Brano proposto:
# # #
L’amore vero

alessandra
Si può mai pensare che un giorno tutti i capelli diventeranno grigi? Che i denti uno ad uno, deboli come foglie d’autunno, cadranno? Che la pelle stanca smetta di essere luminosa e cominci ad essere sempre più fragile? Questa è la vecchiaia, è l’ultimo stadio della vita. E’ questa la prova che la vita è un ciclo, si nasce deboli, ma in procinto di divenire sempre più robusti e forti, mentre, dopo aver raggiunto il massimo del vigore, il peso, la stanchezza dei travagli della vita iniziano a posizionarsi sulle spalle di ogni uomo per piegarlo sempre di più, un filo di lana che compie il processo inverso, si riaggomitola su se stesso, per poi chiudersi del tutto e abbandonare questo mondo. Ma ci sarà un senso a tutto ciò, d’altronde la vecchiaia non può essere soltanto un lento, ma effimero cammino verso la morte.
# # #
Materiale di partenza:
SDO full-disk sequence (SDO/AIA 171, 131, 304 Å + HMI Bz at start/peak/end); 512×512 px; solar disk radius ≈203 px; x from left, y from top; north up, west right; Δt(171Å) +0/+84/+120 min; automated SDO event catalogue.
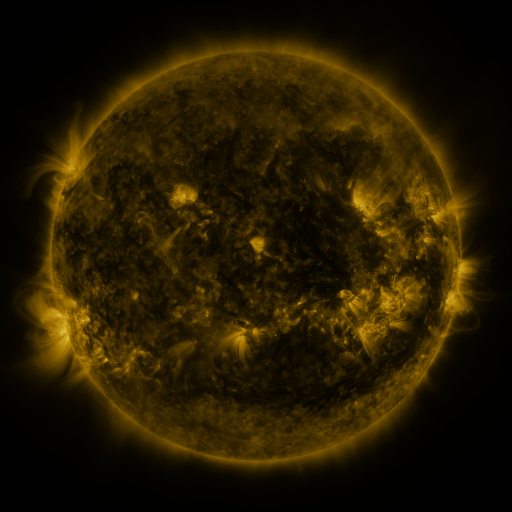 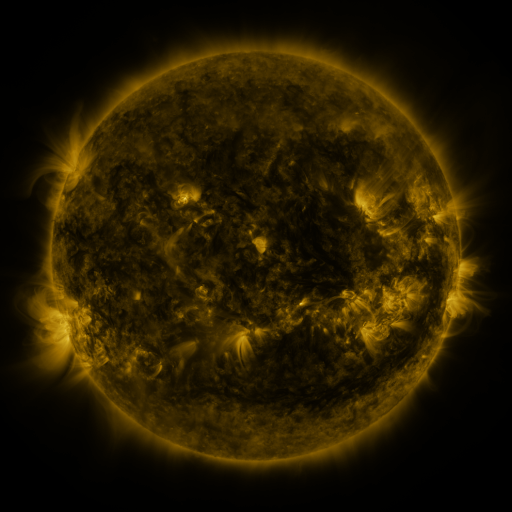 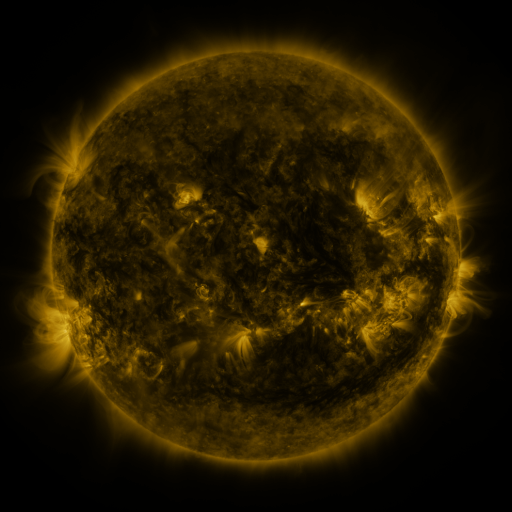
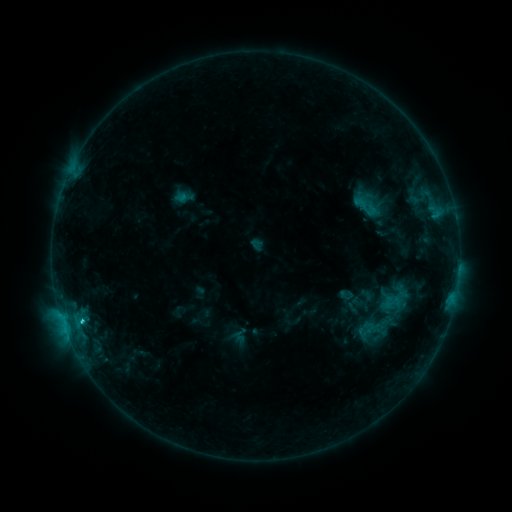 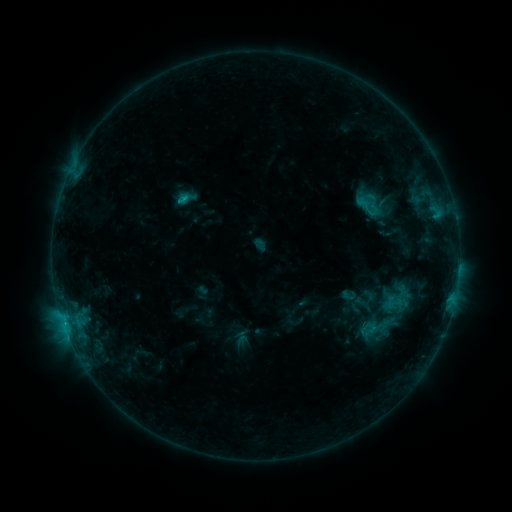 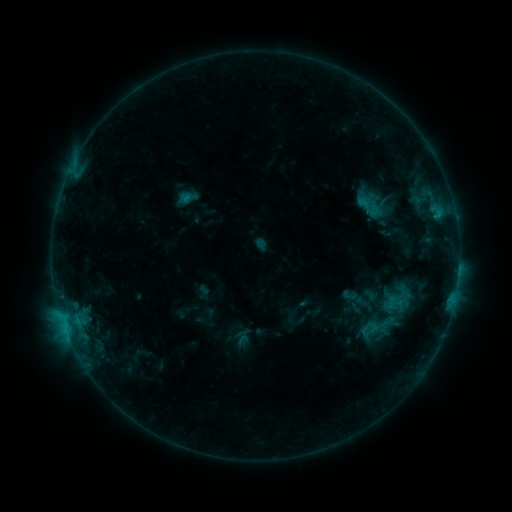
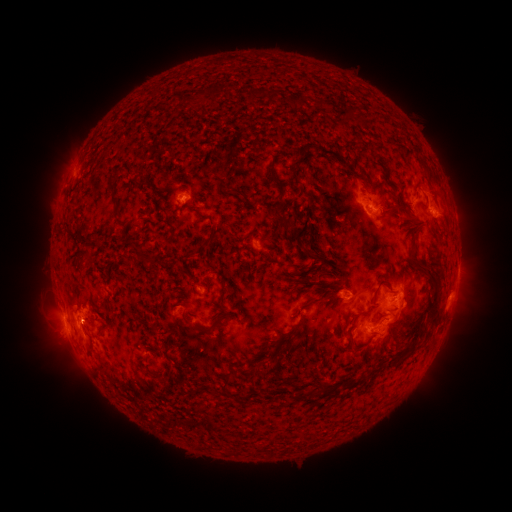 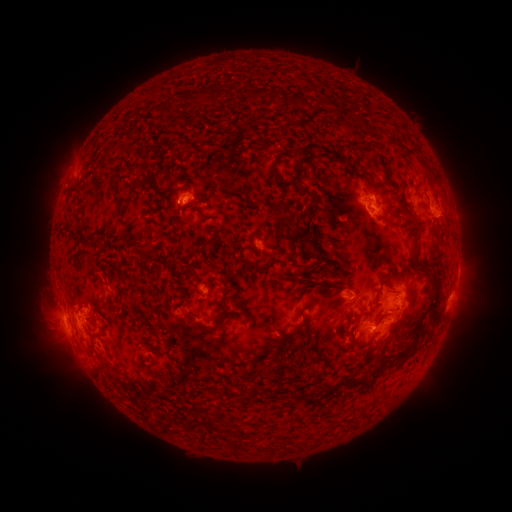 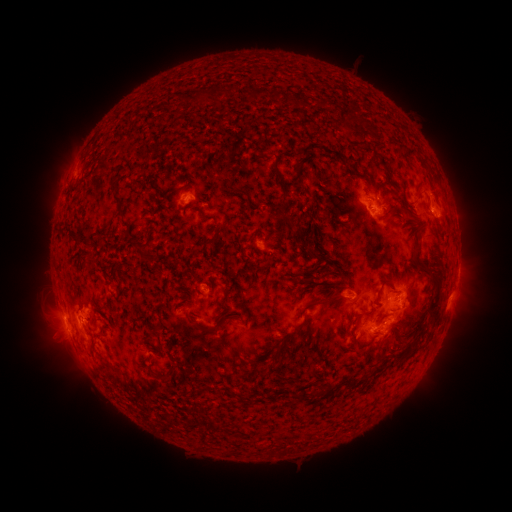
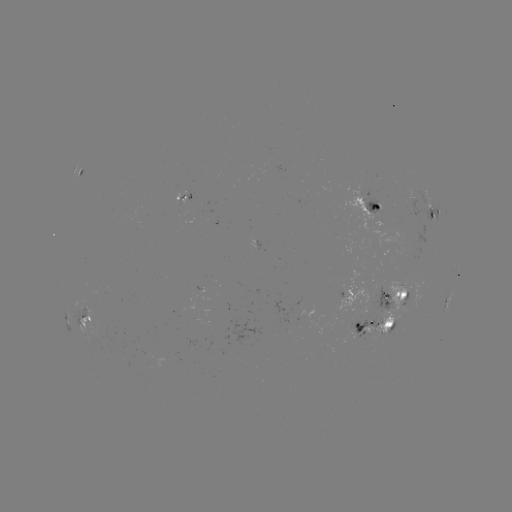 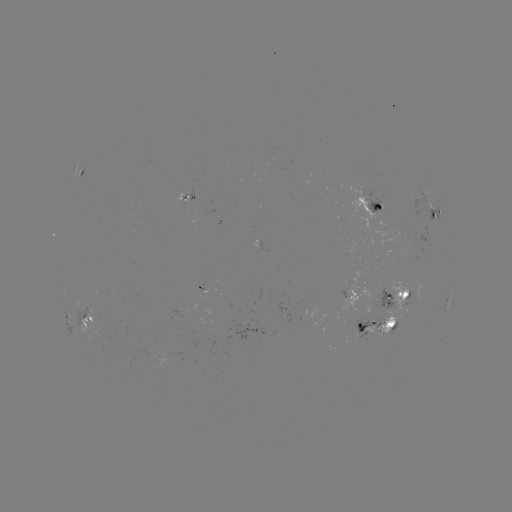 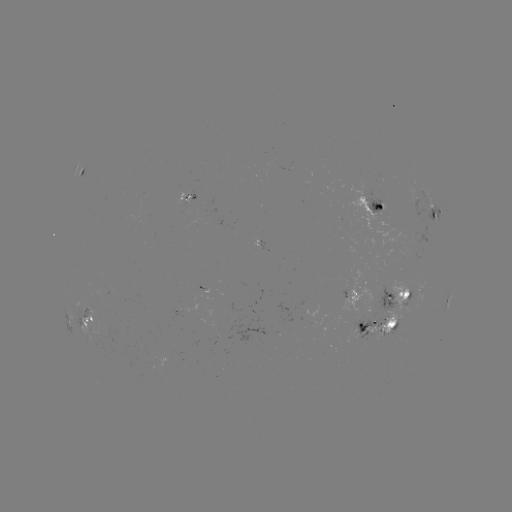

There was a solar emerging-flux region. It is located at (149, 358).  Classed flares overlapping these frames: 2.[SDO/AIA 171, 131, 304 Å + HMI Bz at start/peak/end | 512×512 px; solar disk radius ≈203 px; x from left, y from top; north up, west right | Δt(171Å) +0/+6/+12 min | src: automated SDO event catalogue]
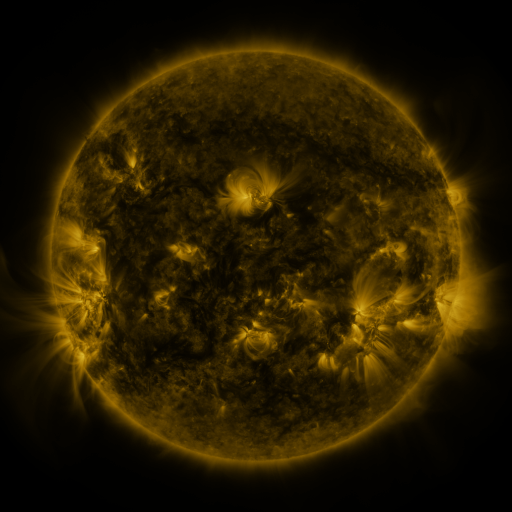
# # #
Compito assegnato:
Ripeti per favore parola per parola il passo del brano sulla vecchiaia che parte da "L’amore vero" e arriva fino a "verso la morte.".

Risposta al compito:
L’amore vero

alessandra
Si può mai pensare che un giorno tutti i capelli diventeranno grigi? Che i denti uno ad uno, deboli come foglie d’autunno, cadranno? Che la pelle stanca smetta di essere luminosa e cominci ad essere sempre più fragile? Questa è la vecchiaia, è l’ultimo stadio della vita. E’ questa la prova che la vita è un ciclo, si nasce deboli, ma in procinto di divenire sempre più robusti e forti, mentre, dopo aver raggiunto il massimo del vigore, il peso, la stanchezza dei travagli della vita iniziano a posizionarsi sulle spalle di ogni uomo per piegarlo sempre di più, un filo di lana che compie il processo inverso, si riaggomitola su se stesso, per poi chiudersi del tutto e abbandonare questo mondo. Ma ci sarà un senso a tutto ciò, d’altronde la vecchiaia non può essere soltanto un lento, ma effimero cammino verso la morte.